Onboarding: Sales VS Customer Service

Let’s talk about how software vendors often give you a really great experience during the sales process and then following that, after you’ve signed a contract you discover that the customer services is a shit. 

We can personally talk about a recent experience where the sales experience was amazing. We have got so much attention when we were talking to developers that we basically felt as if we were the number one client. We had the project done before we have paid the bill or even have signed the contract. The sales process was just fantastic.

Following that, as soon as we got handed over to the customer services team, we could see the level of service being really declined. When we had questions, they answered with extremely basic knowledge or sent us a link to a video on YouTube. No more phone calls, no more full attention, and suddenly, we didn’t feel like the number one client anymore.
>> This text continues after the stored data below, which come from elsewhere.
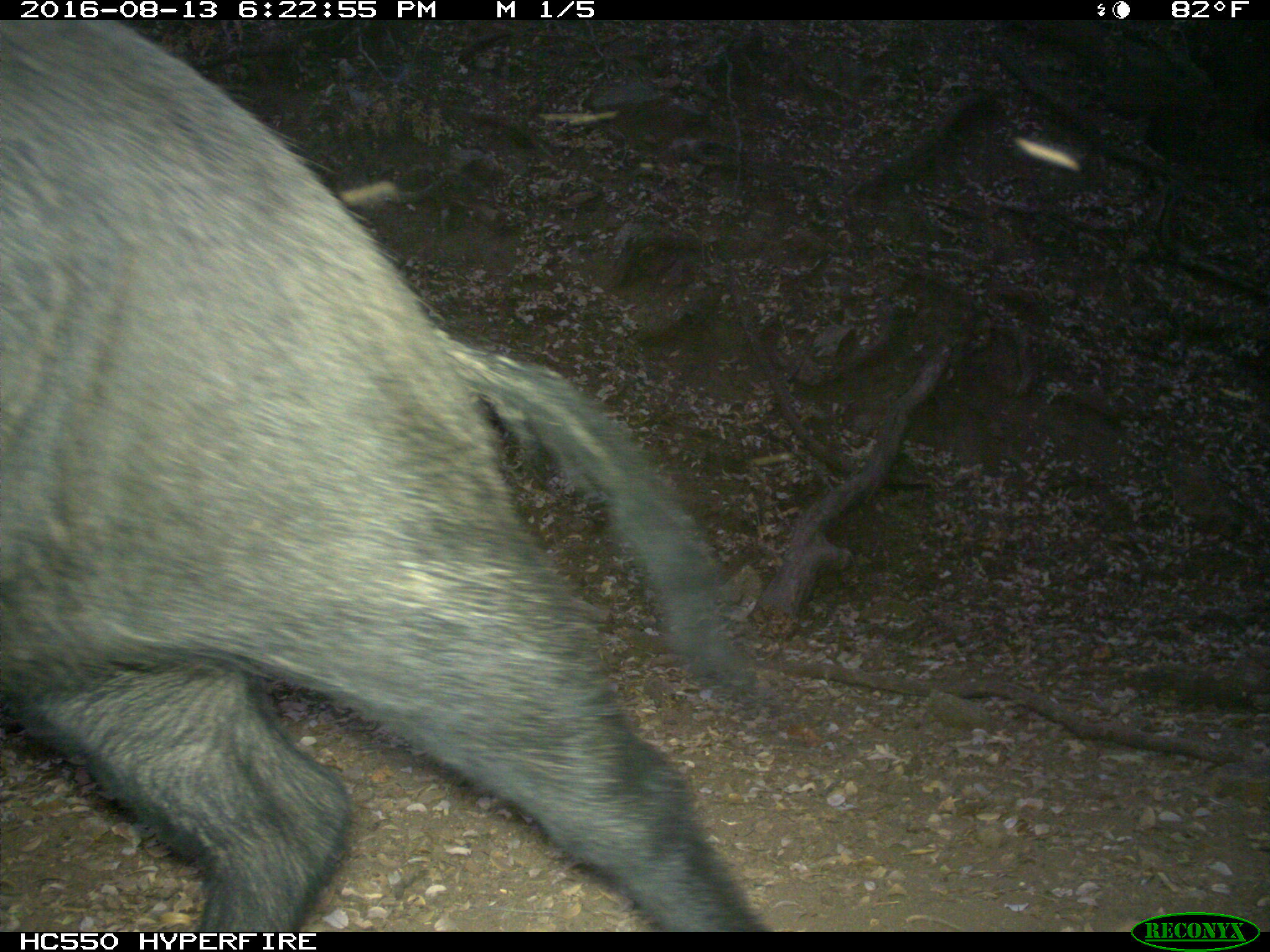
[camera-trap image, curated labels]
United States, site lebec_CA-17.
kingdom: Animalia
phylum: Chordata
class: Mammalia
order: Artiodactyla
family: Suidae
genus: Sus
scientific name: Sus scrofa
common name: wild boar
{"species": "Sus scrofa (wild boar)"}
In fact, we passed between three separate Customer Services, with different customers account managers in the first three weeks. All of them in different parts of the world or different time zones.

The problem here is that this is not an isolated case, these sorts of things are pretty common. Unfortunately, some companies have incredible sales support that will follow you all the way until you sign the contract. From this point on, you ‘ll get handed off to another team who has different goals in mind, or probably too many clients to deal with, and not enough resources to deal with them all. They also don’t consider that each brand new client can be having the first experience with the tool, or is using a product that they have never used before. So they’ll need to know how to deal with the same questions every day. 
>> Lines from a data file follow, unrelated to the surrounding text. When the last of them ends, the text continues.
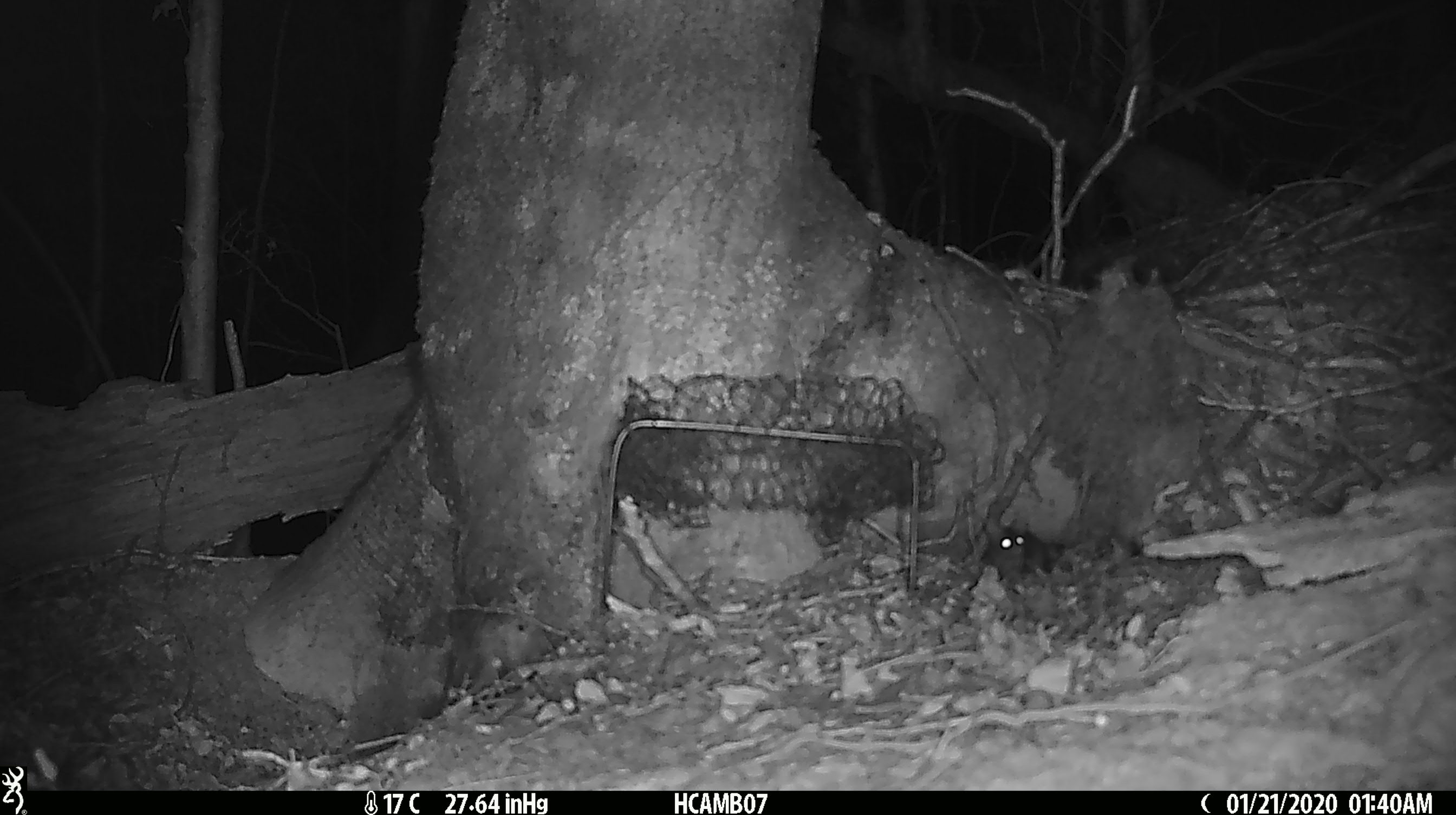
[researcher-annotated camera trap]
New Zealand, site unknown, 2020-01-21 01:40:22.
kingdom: Animalia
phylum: Chordata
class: Mammalia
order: Rodentia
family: Muridae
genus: Mus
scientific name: Mus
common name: mouse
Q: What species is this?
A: Mouse (Mus).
Onboarding clients in the right way

Learning experiences are like journeys. The journey starts where the learning is now, and ends when the learner is successful. The end of the journey isn’t knowing more, it’s doing more.

Julie Dirksen

The main goal of a software development company for onboarding new clients should be to make the process as easy and painless as possible for them, whilst focusing on their individual needs and providing them with value. No doubt they will have questions about the process: where to go for information? Who is working on what? How do they know if you’re delivering on your promises? So answering their questions and providing them with everything they need is not just a responsibility, but a great opportunity to enforce the relation and learn how to improve the experience of the next clients.
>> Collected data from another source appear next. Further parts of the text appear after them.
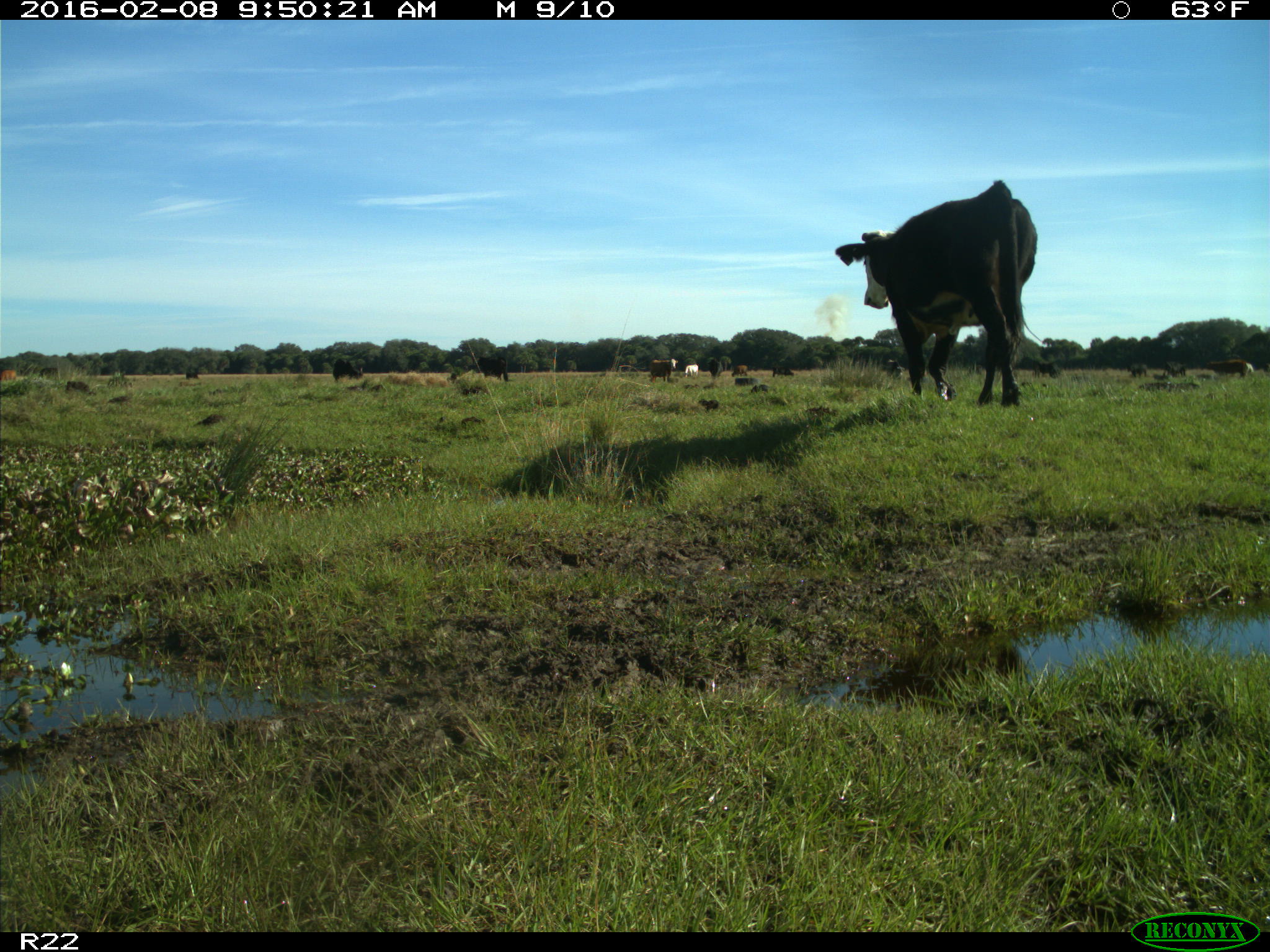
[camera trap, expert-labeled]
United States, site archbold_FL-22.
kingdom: Animalia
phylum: Chordata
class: Mammalia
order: Artiodactyla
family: Bovidae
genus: Bos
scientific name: Bos taurus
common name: domestic cow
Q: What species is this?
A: Bos taurus (domestic cow).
In every job that must be done, there is an element of fun. You find the fun and — SNAP! — the job’s a game! —

Mary Poppins

For us in Teamscal, this “getting the onboarding” phase is the most crucial because we know that’s when people realize the technical difficulties of the project and it’s the moment they will need us more. For example, during the sales process, the client will talk to a salesperson, but a technical account manager will be bought early in the pre-sales process to make sure that they know what is happening and why and how the sale had occurred. This technical account manager will guide the customer through the process and that will always be on board too, so we will make sure that our client will get the best outcomes.